Consigne: Transcrivez à l'identique le passage ci-dessous sur le cardinal de Noailles, à partir des mots "Le cardinal archevêque, qui" et jusqu'aux mots "20 Août 1720." inclus.

Passage cité:
------------------------------------------------------------------------

Le duc d’Orléans saisit ces conjonctures, pour réunir l’église de France. Sa politique y étoit intéressée. Il craignoit des tems où il auroit eu contre lui Rome, l’Espagne, & cent évêques.

Il falloit engager le cardinal de Noailles non-seulement à recevoir cette constitution, qu’il regardoit comme scandaleuse, mais à rétracter son appel, qu’il regardoit comme légitime. Il falloit obtenir de lui plus que de Louis XIV. son bienfaiteur ne lui avoit en vain demandé. Le duc d’Orléans devoit trouver les plus grandes oppositions dans le parlement, qu’il avoit exilé à Pontoise ; cependant il vint à bout de tout. On composa un corps de doctrine, qui contenta presque les deux partis. On tira parole du cardinal qu’enfin il accepteroit. Le duc d’Orléans alla lui-même au grand-conseil, avec les princes & les pairs, faire enregistrer un édit, qui ordonnoit l’acceptation de la bulle, la suppression des appels, l’unanimité & la paix.

Le parlement qu’on avoit mortifié en portant au grand-conseil des déclarations qu’il étoit en possession de recevoir, menacé d’ailleurs d’être transféré de Pontoise à Blois, enregistra ce que le grand-conseil avoit enregistré ; mais toujours avec les réserves d’usage, c’est-à-dire, le maintien des libertés de l’église gallicane, & des lois du royaume.

Le cardinal archevêque, qui avoit promis de se retracter quand le parlement obéiroit, se vit enfin obligé de tenir parole ; & on afficha son mandement de retractation le 20 Août 1720.

------------------------------------------------------------------------

Données fournies:

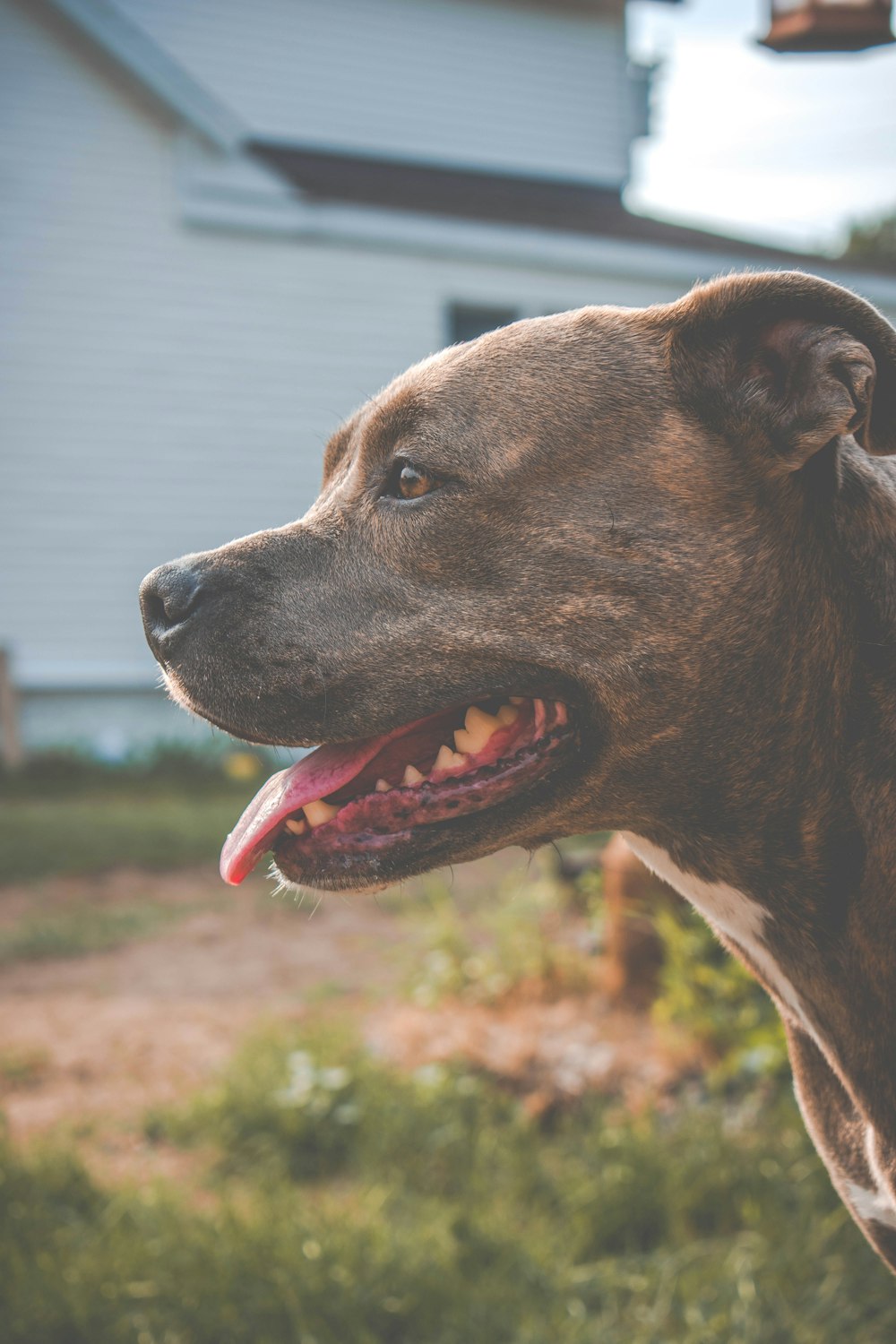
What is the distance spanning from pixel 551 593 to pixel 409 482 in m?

------------------------------------------------------------------------

Tâche accomplie:
Le cardinal archevêque, qui avoit promis de se retracter quand le parlement obéiroit, se vit enfin obligé de tenir parole ; & on afficha son mandement de retractation le 20 Août 1720.